Problema clínico |
A taxa de incidência de uma convulsão única não provocada, em adultos, é de 23 a 61 casos/100.000 pessoas-ano. Uma convulsão pode afetar substancialmente as interações sociais, o trabalho e a elegibilidade de condução de uma pessoa.
Após uma primeira convulsão não provocada, o risco geral de recorrência pode chegar a 60%, e esse risco é maior nos dois primeiros anos.
A epilepsia afeta 0,65% dos adultos em todo o mundo. Essa incidência é maior nos países em desenvolvimento.
A epilepsia é diagnosticada após duas convulsões não provocadas que ocorrem com mais de 24 horas de intervalo ou após um único evento que ocorre em uma pessoa considerada de alto risco de recorrência (risco> 60% em um período de 10 anos).
Achados anormais no eletroencefalograma (EEG), um estado neurológico anormal e uma segunda convulsão aumentam a probabilidade de recorrência da convulsão. Esses três fatores permitem estratificar o risco em baixo, médio e alto e ajudam a orientar as decisões iniciais do tratamento com anticonvulsivantes.
Às vezes, convulsões em série ou estado de mal epiléptico se manifestam como uma primeira convulsão, e essas condições podem ser fatais.
Estratégias e evidência |
> Diagnóstico e avaliação
Conhecer a história obtida por especialistas é essencial para o diagnóstico de uma crise epiléptica. Telefonar para uma testemunha geralmente é inestimável, e vídeos caseiros de pacientes com convulsões frequentes podem ajudar no diagnóstico.

**Registros extraídos**

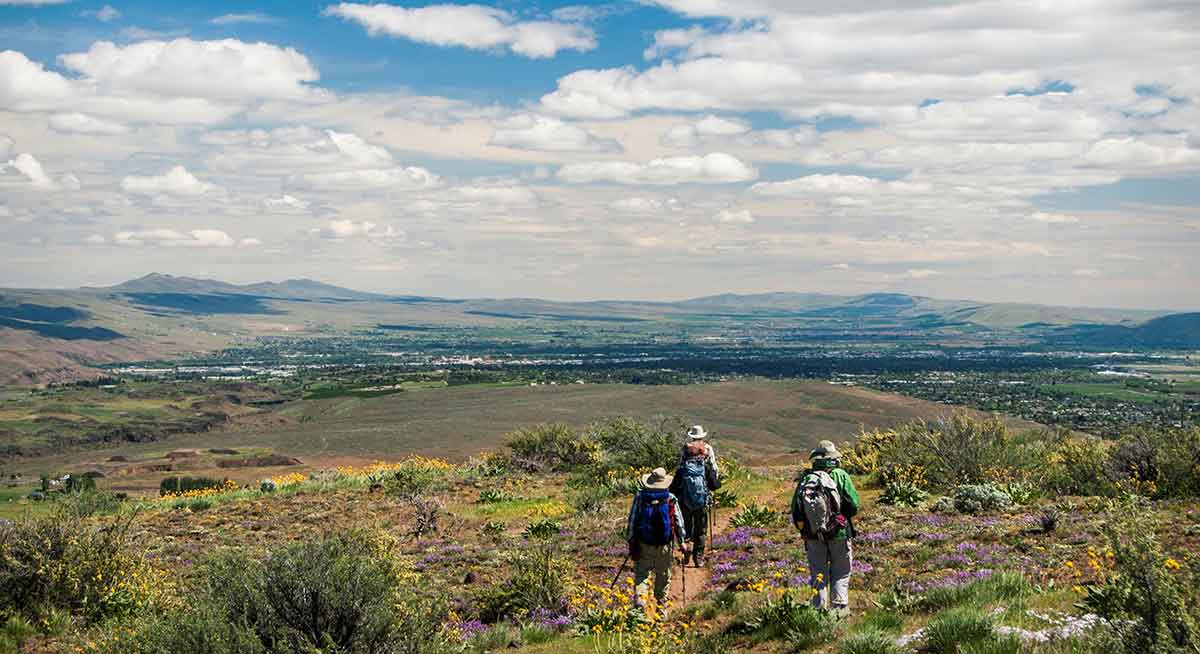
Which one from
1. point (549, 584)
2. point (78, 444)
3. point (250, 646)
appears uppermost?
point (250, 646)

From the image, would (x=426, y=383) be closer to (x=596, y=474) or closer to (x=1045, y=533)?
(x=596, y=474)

...

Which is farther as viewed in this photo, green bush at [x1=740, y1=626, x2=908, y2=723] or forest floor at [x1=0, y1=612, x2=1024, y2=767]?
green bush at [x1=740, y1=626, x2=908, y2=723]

**Tarefa 1**
Transcreva literalmente o trecho do texto sobre convulsões que vai de "A epilepsia é" a "tratamento com anticonvulsivantes.".
**Tarefa 2**
Com base no texto sobre convulsões, responda:
(a) Qual é a taxa de incidência de uma convulsão única não provocada em adultos?
(b) Que porcentagem dos adultos em todo o mundo a epilepsia afeta?
(c) Quais três fatores aumentam a probabilidade de recorrência da convulsão?

**Solução 1**
A epilepsia é diagnosticada após duas convulsões não provocadas que ocorrem com mais de 24 horas de intervalo ou após um único evento que ocorre em uma pessoa considerada de alto risco de recorrência (risco> 60% em um período de 10 anos).
Achados anormais no eletroencefalograma (EEG), um estado neurológico anormal e uma segunda convulsão aumentam a probabilidade de recorrência da convulsão. Esses três fatores permitem estratificar o risco em baixo, médio e alto e ajudam a orientar as decisões iniciais do tratamento com anticonvulsivantes.

**Solução 2**
(a) De 23 a 61 casos/100.000 pessoas-ano.
(b) 0,65%.
(c) Achados anormais no eletroencefalograma (EEG), um estado neurológico anormal e uma segunda convulsão.